Je dois d’abord lui dire la vérité: je ne suis pas sûr d’avoir compris son nouveau livre. Je le rassure. Le roman m’a plu dans sa démesure et, même si je suis peut-être passé à côté, j’y ai trouvé des significations que j’ai encore plus appréciées. Son texte n’est point du charabia ni du gloubi-boulga. Je l’ai plutôt lu comme une orgie littéraire qui s’assume comme telle et qui regorge de symboles. Par exemple, considérer le narrateur de La Promesse de Sa Phall’Excellence comme un obsédé sexuel serait faux – ou disons, incomplet.

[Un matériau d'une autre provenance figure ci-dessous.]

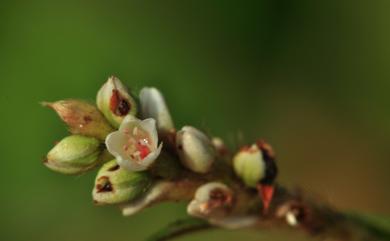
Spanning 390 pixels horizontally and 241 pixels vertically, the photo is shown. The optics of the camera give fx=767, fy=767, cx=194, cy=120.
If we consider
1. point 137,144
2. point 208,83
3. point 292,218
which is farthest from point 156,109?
point 208,83

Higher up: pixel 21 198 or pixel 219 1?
pixel 219 1

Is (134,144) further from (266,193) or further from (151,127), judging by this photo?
(266,193)

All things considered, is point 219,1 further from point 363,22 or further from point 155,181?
point 155,181

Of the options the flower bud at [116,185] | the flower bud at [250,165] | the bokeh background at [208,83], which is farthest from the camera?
the bokeh background at [208,83]

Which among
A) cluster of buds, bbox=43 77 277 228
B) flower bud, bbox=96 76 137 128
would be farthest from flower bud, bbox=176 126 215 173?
flower bud, bbox=96 76 137 128

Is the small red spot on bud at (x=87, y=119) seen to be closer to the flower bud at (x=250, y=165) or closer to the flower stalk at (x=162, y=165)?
the flower stalk at (x=162, y=165)

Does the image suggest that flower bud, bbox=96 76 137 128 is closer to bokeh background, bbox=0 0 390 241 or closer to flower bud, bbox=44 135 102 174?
flower bud, bbox=44 135 102 174

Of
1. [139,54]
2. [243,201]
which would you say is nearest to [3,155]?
[139,54]

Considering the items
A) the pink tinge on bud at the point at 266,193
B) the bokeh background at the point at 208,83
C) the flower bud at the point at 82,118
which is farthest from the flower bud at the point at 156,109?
the bokeh background at the point at 208,83
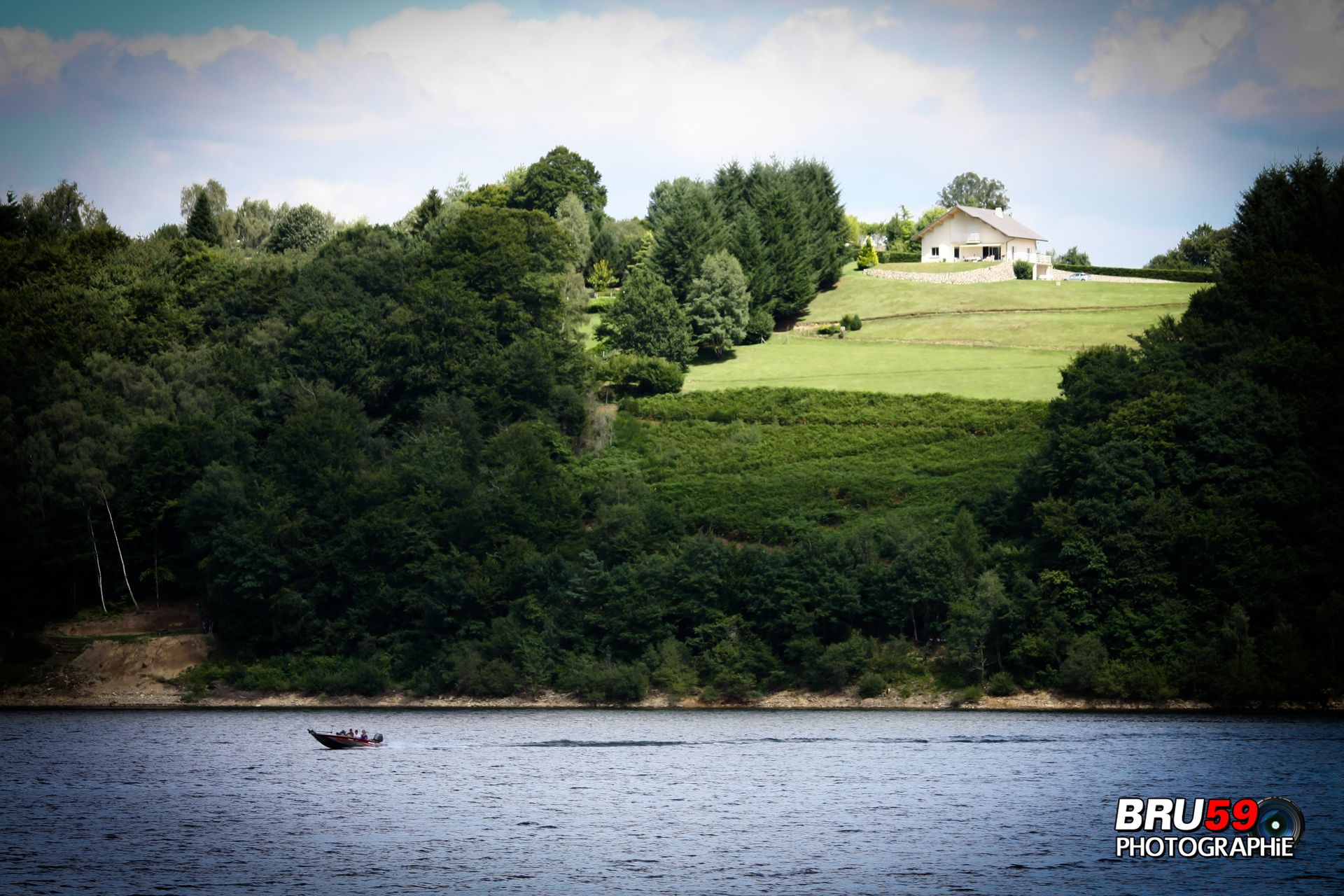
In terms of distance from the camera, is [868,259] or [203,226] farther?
[868,259]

La présence d’images tendancieuses dans un mot sur dix («sa Phall’Excellence» «sa Clith’Alttesse», «clitharicot», «nom d’un phallanus!»…), peut être une bonne manière de rire de l’écriture inclusive, où les genres (féminin et masculin) deviennent omniprésents.
«Les merles, les rossignols, les grives, des hibous-hibous là-là tiennent mon nom au bout de leurs becs. Ils caquètent que Oooh! je suis sexiste-sexuce, que Oooh! je suis misogyne-misogouine. Que je suis qu’un pauvre’ “Ah mes chers frèèères”. Un sans-phallancouille! Or, moi Mista AcaDa-Writa, raconteur d’histoires, j’ai bien mes phallancouilles en place, la grosse-droite comme la p’tite-gauche. Et je suis pas pour autant un phallomacho. Du-tout-du-tout. Et même si je l’étais? Où que ça vous gratterait, hein? Là? Au niveau du phallanus? Ou plutôt en bas, là-bas, au niveau du clitharicot?
[…]
J’ai pas peur de Tata Pélagie, ni même de ces machins-trucs-chattes d’Ecriture inclusive de sa mère-con. Du-tout-du-tout. Faut pas confondre les choses. Se taire ne signifie pas avoir peur.»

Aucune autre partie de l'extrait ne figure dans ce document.